Gli slogan sulla “partecipazione democratica” alla gestione de Comune di Napoli risultano, alla prova dei fatti, pura demagogia e propaganda. Il modello politico delle “città ribelli”, stile Barcellona in Spagna, che fa riferimento ad organizzazioni come Podemos e Syriza - le quali hanno capitolato al FMI, alla BCE e alle politiche di austerità - e ripresa dai Disobbedienti in Italia, riprende concezioni teorizzate da Toni Negri, che rifiutando la prospettiva della rivoluzione come unico e solo strumento per il cambiamento della società, e propongono un’alleanza 'di fronte popolare' tra i settori del mondo del lavoro e l’imprenditoria “illuminata” per costruire “contropotere” di soggettività senza caratteri di classe definiti. Progetto fallito, tra l’altro, ovunque si sia tentato di realizzare. La polemica su queste concezioni di collaborazione di classe, dove “il popolo comanda e il governo obbedisce”, vide un acceso scontro nel periodo 2000-2001 in Rifondazione Comunista tra i bertinottiani e le opposizioni interne. La storia recente ha dimostrato che pensare di spostare a sinistra i governi degli imprenditori è una pia illusione. Si è verificato, invece, l’esatto contrario. Sono stati i governi degli imprenditori a spostare a destra i movimenti politici ai quali chiedevano collaborazione.

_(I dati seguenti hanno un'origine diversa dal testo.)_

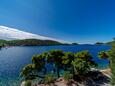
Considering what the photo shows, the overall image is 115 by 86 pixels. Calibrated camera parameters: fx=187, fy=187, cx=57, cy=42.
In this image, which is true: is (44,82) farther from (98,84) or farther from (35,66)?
(98,84)

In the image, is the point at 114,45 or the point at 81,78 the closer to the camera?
the point at 114,45

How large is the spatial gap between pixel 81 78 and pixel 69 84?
3595 millimetres

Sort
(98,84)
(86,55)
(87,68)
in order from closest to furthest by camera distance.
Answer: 1. (98,84)
2. (87,68)
3. (86,55)

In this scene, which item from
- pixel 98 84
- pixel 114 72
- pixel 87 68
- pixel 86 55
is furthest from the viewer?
pixel 86 55

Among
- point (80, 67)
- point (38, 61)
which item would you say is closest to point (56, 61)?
point (38, 61)

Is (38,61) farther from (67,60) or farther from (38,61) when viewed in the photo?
(67,60)

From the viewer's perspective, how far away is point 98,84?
3728 cm

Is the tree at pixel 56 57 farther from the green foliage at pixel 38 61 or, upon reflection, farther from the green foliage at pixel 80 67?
the green foliage at pixel 80 67

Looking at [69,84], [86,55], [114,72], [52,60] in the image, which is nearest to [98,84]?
[69,84]

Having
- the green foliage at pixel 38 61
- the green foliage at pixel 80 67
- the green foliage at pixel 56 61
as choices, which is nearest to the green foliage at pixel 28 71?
the green foliage at pixel 56 61

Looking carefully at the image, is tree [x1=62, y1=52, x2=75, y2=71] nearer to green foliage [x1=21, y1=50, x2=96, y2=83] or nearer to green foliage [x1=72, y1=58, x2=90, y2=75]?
green foliage [x1=21, y1=50, x2=96, y2=83]

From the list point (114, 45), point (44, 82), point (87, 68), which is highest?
point (114, 45)

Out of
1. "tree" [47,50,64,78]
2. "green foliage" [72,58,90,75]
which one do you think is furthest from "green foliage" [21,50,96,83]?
"green foliage" [72,58,90,75]

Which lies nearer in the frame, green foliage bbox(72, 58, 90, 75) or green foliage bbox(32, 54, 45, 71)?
green foliage bbox(72, 58, 90, 75)
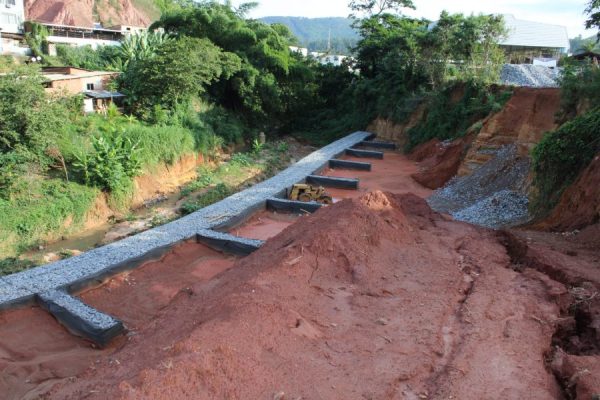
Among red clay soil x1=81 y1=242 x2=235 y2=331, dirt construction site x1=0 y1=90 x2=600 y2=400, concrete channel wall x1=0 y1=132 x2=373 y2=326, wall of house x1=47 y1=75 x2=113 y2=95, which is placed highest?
wall of house x1=47 y1=75 x2=113 y2=95

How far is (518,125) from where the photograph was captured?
13719 millimetres

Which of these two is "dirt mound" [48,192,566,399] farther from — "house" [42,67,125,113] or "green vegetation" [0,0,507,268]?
"house" [42,67,125,113]

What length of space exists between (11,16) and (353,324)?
154 ft

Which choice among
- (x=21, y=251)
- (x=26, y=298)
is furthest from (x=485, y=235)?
(x=21, y=251)

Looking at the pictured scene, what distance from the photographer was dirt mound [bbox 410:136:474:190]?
1521 centimetres

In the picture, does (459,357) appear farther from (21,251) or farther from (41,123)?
(41,123)

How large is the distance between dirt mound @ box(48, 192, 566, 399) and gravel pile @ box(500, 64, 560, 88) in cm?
1492

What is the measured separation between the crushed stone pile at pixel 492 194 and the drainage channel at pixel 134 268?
13.1ft

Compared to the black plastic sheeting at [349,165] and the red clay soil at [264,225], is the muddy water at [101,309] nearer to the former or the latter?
the red clay soil at [264,225]

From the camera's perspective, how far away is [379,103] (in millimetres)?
23422

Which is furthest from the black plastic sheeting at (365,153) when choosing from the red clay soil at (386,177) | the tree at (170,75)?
the tree at (170,75)

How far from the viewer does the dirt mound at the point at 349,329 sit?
3781 millimetres

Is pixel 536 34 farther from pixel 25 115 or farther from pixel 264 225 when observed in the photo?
pixel 25 115

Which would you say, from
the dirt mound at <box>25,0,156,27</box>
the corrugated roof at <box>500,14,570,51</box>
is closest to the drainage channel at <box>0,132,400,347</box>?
the corrugated roof at <box>500,14,570,51</box>
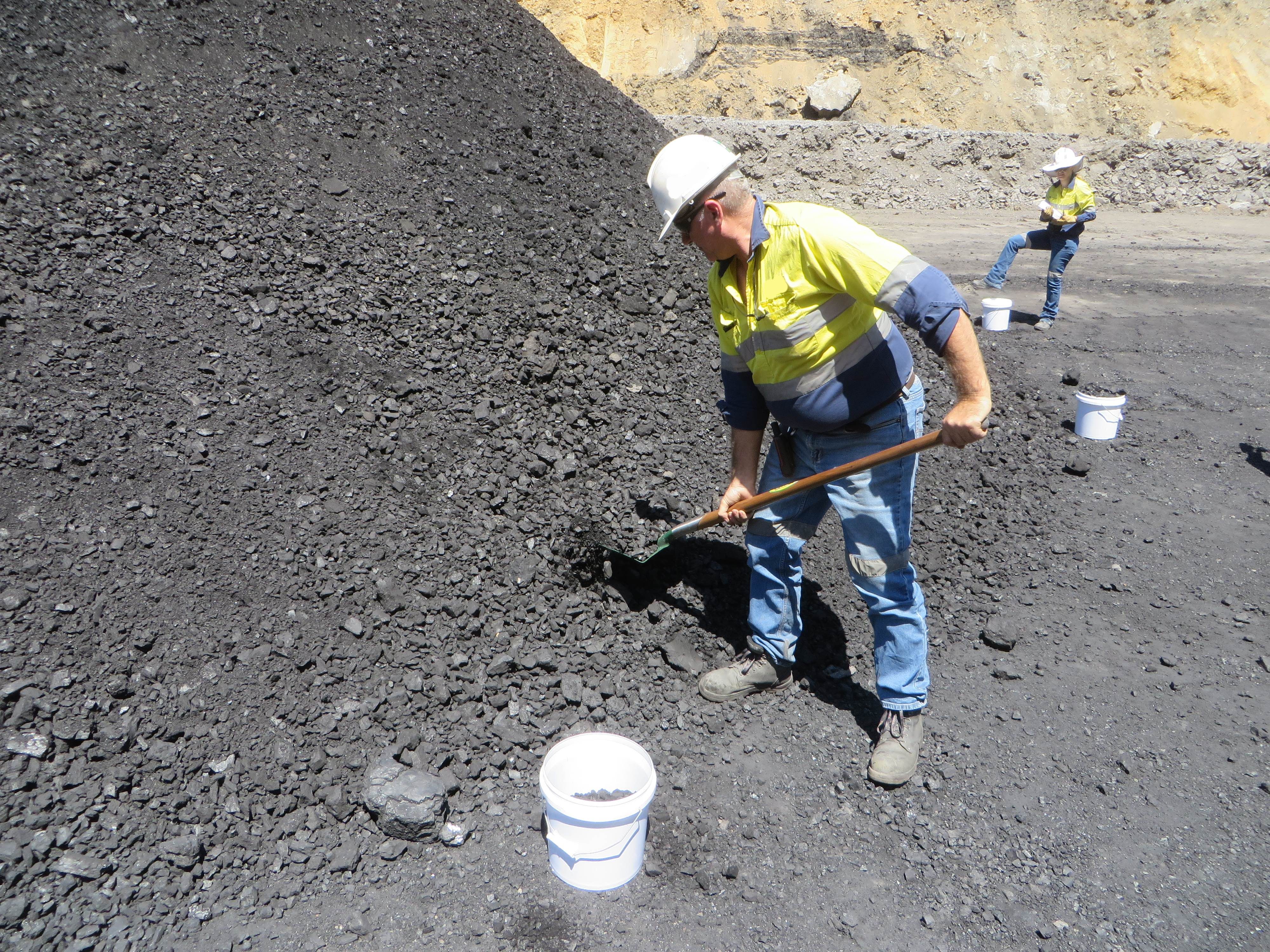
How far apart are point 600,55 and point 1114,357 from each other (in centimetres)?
1719

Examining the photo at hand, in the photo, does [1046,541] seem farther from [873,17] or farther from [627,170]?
[873,17]

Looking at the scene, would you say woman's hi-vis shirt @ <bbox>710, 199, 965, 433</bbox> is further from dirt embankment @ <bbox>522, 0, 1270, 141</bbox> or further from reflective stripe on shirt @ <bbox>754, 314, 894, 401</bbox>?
dirt embankment @ <bbox>522, 0, 1270, 141</bbox>

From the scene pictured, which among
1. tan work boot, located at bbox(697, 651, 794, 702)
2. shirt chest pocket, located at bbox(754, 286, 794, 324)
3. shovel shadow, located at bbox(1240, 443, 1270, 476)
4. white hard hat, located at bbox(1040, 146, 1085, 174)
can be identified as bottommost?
shovel shadow, located at bbox(1240, 443, 1270, 476)

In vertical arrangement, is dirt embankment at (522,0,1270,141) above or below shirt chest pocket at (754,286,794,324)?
below

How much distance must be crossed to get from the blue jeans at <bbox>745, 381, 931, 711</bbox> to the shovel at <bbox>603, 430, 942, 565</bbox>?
0.05m

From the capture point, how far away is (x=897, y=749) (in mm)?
2758

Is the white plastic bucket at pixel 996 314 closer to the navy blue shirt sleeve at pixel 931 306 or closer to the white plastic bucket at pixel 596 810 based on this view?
the navy blue shirt sleeve at pixel 931 306

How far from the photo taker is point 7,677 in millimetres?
2467

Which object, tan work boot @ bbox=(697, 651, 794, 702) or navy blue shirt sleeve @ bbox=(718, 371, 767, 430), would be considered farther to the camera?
tan work boot @ bbox=(697, 651, 794, 702)

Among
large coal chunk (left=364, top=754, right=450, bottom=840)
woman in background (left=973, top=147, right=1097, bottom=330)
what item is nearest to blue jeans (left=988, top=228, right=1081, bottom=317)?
woman in background (left=973, top=147, right=1097, bottom=330)

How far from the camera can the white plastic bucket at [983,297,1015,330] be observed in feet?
23.5

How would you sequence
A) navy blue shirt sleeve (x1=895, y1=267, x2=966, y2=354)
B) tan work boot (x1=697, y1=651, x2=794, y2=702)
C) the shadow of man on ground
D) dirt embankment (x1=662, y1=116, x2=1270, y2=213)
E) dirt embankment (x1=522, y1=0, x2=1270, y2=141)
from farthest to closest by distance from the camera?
dirt embankment (x1=522, y1=0, x2=1270, y2=141) < dirt embankment (x1=662, y1=116, x2=1270, y2=213) < the shadow of man on ground < tan work boot (x1=697, y1=651, x2=794, y2=702) < navy blue shirt sleeve (x1=895, y1=267, x2=966, y2=354)

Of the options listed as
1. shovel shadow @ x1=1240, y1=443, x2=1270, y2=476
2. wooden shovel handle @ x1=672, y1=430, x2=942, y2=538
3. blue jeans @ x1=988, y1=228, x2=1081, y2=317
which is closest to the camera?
wooden shovel handle @ x1=672, y1=430, x2=942, y2=538

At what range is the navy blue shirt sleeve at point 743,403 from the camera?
276cm
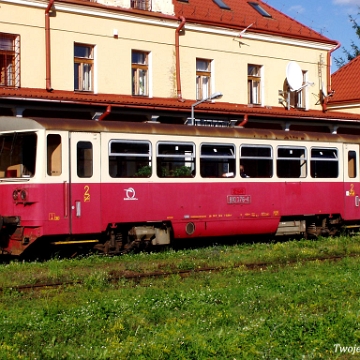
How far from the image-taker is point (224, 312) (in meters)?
8.96

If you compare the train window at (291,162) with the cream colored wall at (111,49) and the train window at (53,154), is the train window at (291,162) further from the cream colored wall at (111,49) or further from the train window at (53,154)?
the cream colored wall at (111,49)

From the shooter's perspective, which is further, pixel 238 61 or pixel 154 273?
pixel 238 61

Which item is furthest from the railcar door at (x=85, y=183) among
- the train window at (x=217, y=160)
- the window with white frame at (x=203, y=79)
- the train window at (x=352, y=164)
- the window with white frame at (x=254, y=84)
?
the window with white frame at (x=254, y=84)

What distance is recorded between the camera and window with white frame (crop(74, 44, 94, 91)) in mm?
23969

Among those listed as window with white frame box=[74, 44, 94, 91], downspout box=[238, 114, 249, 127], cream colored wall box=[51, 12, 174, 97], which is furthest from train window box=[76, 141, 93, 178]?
downspout box=[238, 114, 249, 127]

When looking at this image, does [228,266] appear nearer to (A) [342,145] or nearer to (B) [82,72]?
(A) [342,145]

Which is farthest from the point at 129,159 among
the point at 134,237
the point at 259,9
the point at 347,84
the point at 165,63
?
the point at 347,84

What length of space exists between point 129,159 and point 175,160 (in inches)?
49.4

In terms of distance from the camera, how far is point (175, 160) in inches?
639

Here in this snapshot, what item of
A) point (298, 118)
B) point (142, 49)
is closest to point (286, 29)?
point (298, 118)

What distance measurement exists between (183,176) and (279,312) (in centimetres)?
762

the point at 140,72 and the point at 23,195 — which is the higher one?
the point at 140,72

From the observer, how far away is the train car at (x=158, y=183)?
47.4ft

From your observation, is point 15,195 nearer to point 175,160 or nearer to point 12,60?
point 175,160
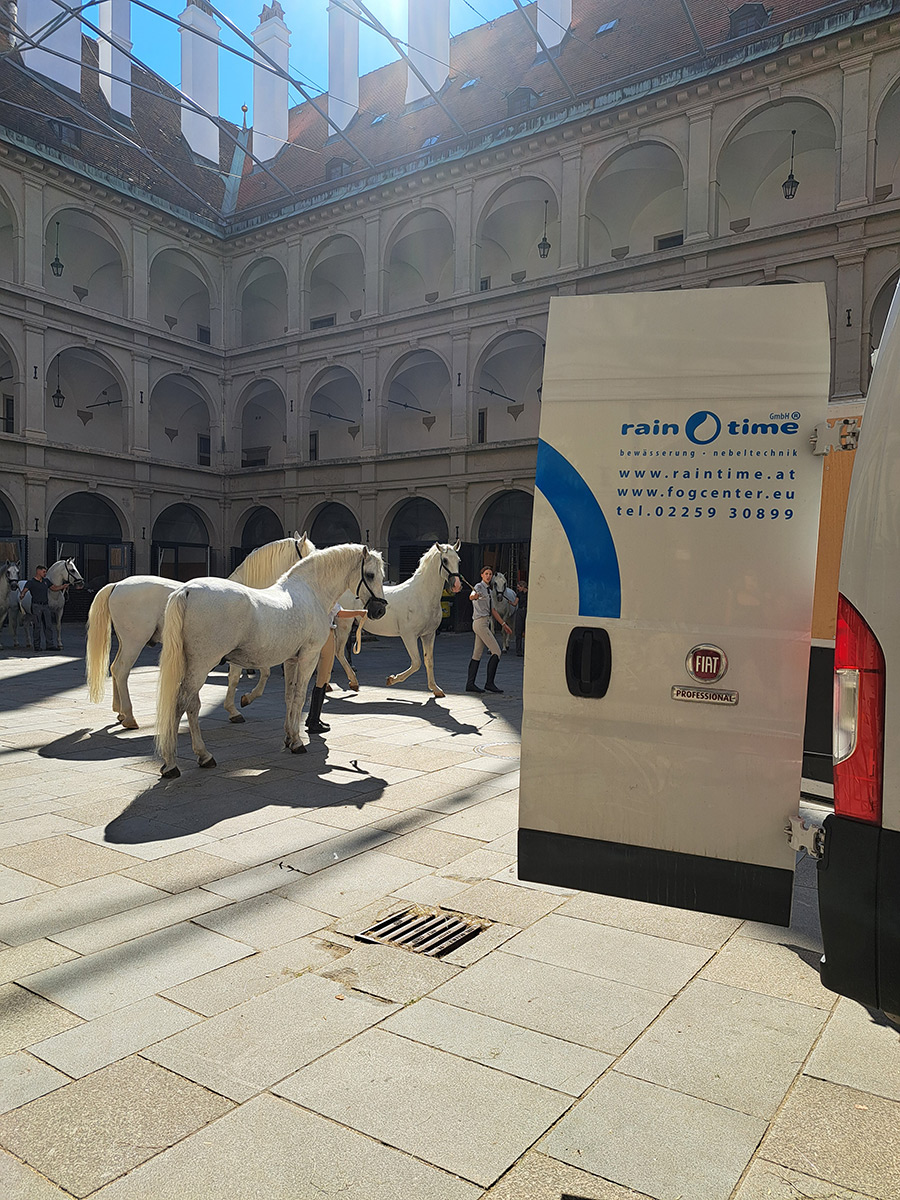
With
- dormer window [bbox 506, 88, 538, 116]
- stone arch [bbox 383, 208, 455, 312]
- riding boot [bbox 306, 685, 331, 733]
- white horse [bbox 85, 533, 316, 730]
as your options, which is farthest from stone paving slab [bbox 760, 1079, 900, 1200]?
dormer window [bbox 506, 88, 538, 116]

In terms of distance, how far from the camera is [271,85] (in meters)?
23.3

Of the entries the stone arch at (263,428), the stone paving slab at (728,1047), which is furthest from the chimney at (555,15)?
the stone paving slab at (728,1047)

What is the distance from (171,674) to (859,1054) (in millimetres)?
5208

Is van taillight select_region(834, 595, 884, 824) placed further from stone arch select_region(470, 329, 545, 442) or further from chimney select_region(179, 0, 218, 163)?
stone arch select_region(470, 329, 545, 442)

La storia recente, a quanto pare, non ha insegnato a nulla a movimentisti e all’opportunismo nelle sue varie forme.

L’unica forma di governo capace di dare delle risposte ai bisogni dei lavoratori e della popolazione povera è quella dei comitati di lavoratori, operai, disoccupati, casalinghe, immigrati, studenti, e di tutti i settori che oggi sono oppressi dai capitalisti e dalle classi possidenti. Un potere che ha la sua collocazione non più nei luoghi delle istituzioni borghesi, bensì nei luoghi di lavoro e sui territori, dove l’autogoverno dei lavoratori è espresso su base democratica e con cariche revocabili in qualsiasi momento.
Solo questa può essere la “città ribelle”, perché basata sulla partecipazione di massa dei lavoratori alla vita politica e contrapposta a ogni interesse privato.